— Task brief —
Reproduce every entry in the listing without alteration.

— Questions about scene geometry —
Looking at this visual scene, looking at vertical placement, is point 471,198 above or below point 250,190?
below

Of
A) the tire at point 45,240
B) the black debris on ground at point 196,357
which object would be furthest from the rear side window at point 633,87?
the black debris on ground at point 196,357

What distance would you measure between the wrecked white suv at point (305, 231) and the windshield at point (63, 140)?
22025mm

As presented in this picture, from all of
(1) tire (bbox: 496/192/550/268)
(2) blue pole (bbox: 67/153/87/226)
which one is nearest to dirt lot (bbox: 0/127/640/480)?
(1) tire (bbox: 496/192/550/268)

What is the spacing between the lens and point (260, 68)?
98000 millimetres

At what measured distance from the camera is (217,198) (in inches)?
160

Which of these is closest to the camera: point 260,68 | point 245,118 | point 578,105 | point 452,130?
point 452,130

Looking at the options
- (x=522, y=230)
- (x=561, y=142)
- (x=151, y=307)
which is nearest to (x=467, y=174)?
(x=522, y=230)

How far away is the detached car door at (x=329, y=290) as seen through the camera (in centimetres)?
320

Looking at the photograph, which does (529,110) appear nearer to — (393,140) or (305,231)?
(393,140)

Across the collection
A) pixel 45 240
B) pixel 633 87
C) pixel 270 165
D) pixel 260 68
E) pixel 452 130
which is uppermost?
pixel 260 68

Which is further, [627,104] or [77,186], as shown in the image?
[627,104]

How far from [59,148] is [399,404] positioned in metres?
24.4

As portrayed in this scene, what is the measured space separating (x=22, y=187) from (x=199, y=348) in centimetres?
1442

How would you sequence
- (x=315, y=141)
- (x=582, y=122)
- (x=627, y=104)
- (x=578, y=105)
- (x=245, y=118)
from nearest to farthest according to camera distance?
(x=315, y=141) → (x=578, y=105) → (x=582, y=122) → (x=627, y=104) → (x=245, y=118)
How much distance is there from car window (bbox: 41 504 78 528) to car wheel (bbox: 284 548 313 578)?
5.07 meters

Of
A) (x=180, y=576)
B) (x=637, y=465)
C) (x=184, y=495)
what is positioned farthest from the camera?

— Final answer —
Looking at this visual scene, looking at vertical placement, is point 471,198 above or below point 250,190?
below

Of
A) the tire at point 45,240
B) the black debris on ground at point 196,357
which object would be furthest from the rear side window at point 633,87?
the black debris on ground at point 196,357

What distance would you measure between the wrecked white suv at point (305, 231) and the windshield at point (63, 140)?
22025mm

As presented in this picture, from all of
(1) tire (bbox: 496/192/550/268)
(2) blue pole (bbox: 67/153/87/226)
which one is nearest to dirt lot (bbox: 0/127/640/480)?
(1) tire (bbox: 496/192/550/268)

What is the spacing between the lens and point (260, 68)?
98000 millimetres

At what measured distance from the camera is (217,198) (in inches)?
160

Which of these is closest to the camera: point 260,68 | point 245,118 | point 578,105 | point 452,130?
point 452,130

Looking at the options
- (x=522, y=230)
- (x=561, y=142)
- (x=151, y=307)
which is nearest to (x=467, y=174)?
(x=522, y=230)

How far away is the detached car door at (x=329, y=290) as seen through the camera (in centimetres)?
320

Looking at the photograph, which does (529,110) appear nearer to — (393,140) or (305,231)?
(393,140)

Across the collection
A) pixel 45 240
B) pixel 633 87
C) pixel 270 165
D) pixel 260 68
E) pixel 452 130
which is uppermost?
pixel 260 68

Which is further, [627,104] or [77,186], as shown in the image?
[627,104]

How far from [59,148] is [399,404] positioned in metres?
24.4

As portrayed in this scene, what is the measured space separating (x=22, y=187) from (x=199, y=348) in centimetres?
1442

How would you sequence
- (x=315, y=141)
- (x=582, y=122)
- (x=627, y=104)
- (x=578, y=105)
- (x=245, y=118)
from nearest to farthest according to camera distance?
(x=315, y=141) → (x=578, y=105) → (x=582, y=122) → (x=627, y=104) → (x=245, y=118)
How much distance is there from car window (bbox: 41 504 78 528) to car wheel (bbox: 284 548 313 578)?
5.07 meters

Of
A) (x=180, y=576)
B) (x=637, y=465)
C) (x=184, y=495)
what is positioned farthest from the camera?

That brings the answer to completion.